By: Christian Power, Contributor
Athens, with its flourishing music scene and abundant college population, is home to many singer-songwriters. On Friday night, Donkey Coffee was fortunate enough to host two of the town's finest. Accompanied on stage by a multi-hued cardboard donkey that was only kind of creepy, Sotto Voce (Ryan Gabos) and Peter Vilardi carried out some impressive performances.
The two friends have long been involved with performance art on campus. In addition to their musical ventures, Vilardi and Gabos have integral roles on the sketch-comedy series "Fridays Live!" and often deliver stand-up with Blue Pencil Comedy. It was very apparent that both felt at home on stage.
Vilardi served as the opening act, taking to the piano to play seven original songs, along with a cover of "Life in a Glasshouse" by Radiohead. After getting the audience's attention with the vocal-showcasing "Your Grace," he busted out the addictively catchy "Call It a Day," which was without a doubt a highlight of the night.
Not one to forgo his comedic talent, Vilardi wowed the crowd with the hilarious "Misdirection," a song driven by its spoken-word interludes that explain a commonly used joke format in stand-up. That's about as well as it can be summed up in words--it is an absolute must to hear performed live. Before introducing the Yorke-composed number, Vilardi insisted, "It's not that depressing. Just kidding, it's very depressing."
He co-wrote his final song of the night, "Off We Go," with artist Matt Munhall. Munhall will be releasing a full-length album recorded in Nashville called 700 Miles on May 6. "Off We Go" indeed reflected the professional-grade nature of Vilardi's growing singer-songwriter discography.
Sotto Voce then successfully satisfied the challenge of following up who he describes as "the best showman in Athens."
Playing a set of entirely original acoustic material along with a closing piano instrumental, Sotto Voce flawlessly executed a raw style of rapid picking and energized strumming in addition to some superb slower numbers. The rapid picking was prominently displayed on opening song "Reticent." Sotto Voce explained its origins, saying he wrote it on move-in day freshman year before his roommates arrived while imagining how great college would be.

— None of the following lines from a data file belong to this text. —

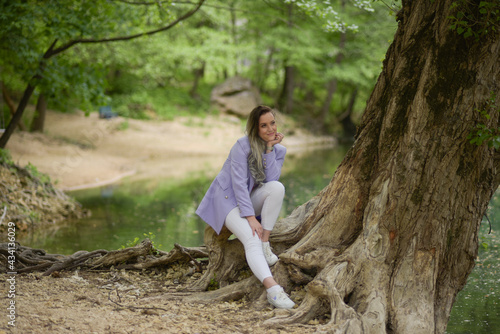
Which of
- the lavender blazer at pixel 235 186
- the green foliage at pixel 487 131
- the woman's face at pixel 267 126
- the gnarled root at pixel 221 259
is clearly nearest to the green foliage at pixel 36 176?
the gnarled root at pixel 221 259

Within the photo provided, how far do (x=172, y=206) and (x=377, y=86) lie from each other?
7.26 meters

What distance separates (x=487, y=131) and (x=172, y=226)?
20.4ft

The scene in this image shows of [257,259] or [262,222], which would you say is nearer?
[257,259]

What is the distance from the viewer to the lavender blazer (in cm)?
425

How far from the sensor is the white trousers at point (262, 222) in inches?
162

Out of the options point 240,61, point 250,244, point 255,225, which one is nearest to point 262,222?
point 255,225

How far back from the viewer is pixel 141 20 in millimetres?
10641

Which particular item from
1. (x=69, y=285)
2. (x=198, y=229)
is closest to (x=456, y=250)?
(x=69, y=285)

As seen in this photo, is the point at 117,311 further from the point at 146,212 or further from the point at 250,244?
the point at 146,212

Wikipedia tells me that Sotto Voce means to "lower the volume of one's voice for emphasis." However, the vocal performance throughout the eight songs was marked by a notable ability to prevail throughout the room. Put simply, the guy can sing.
After Vilardi returned on stage to provide supplemental vocals on "How Romantic?," Sotto Voce whipped out what he dubbed the sing-along song of the night and setlist staple, "Same Ghost," a shout-out to now-graduated friend and fellow artist Jared Henderson. It of course went over well with the engaged crowd, whose clapping hands and stomping feet joined well with the collective singing.
Gabos was originally scheduled to be supported by a different performer, but had to find someone else on short notice. I spoke to Vilardi after the show, who said he was humbled to be selected. In the same manner that Sotto Voce played alongside Same Ghost (Jared Henderson), Vilardi feels that he is accompanying Gabos in a way that will encourage their house party lineage to continue.
I asked him how he was able to prepare so easily, and Vilardi said it wasn't a challenge at all. As someone who can play many instruments (and raps under the name MC Freeman), he was excited by the opportunity to play an all-piano set. Influenced primarily by musicians like Chris Martin and Bono (but ultimately by too many artists to count), expressing himself in this fashion was something he looked forward to doing.
I was again beyond impressed at how well-written the songs by these gentlemen were. It was a great time to see these two perform and I hope they do it again soon.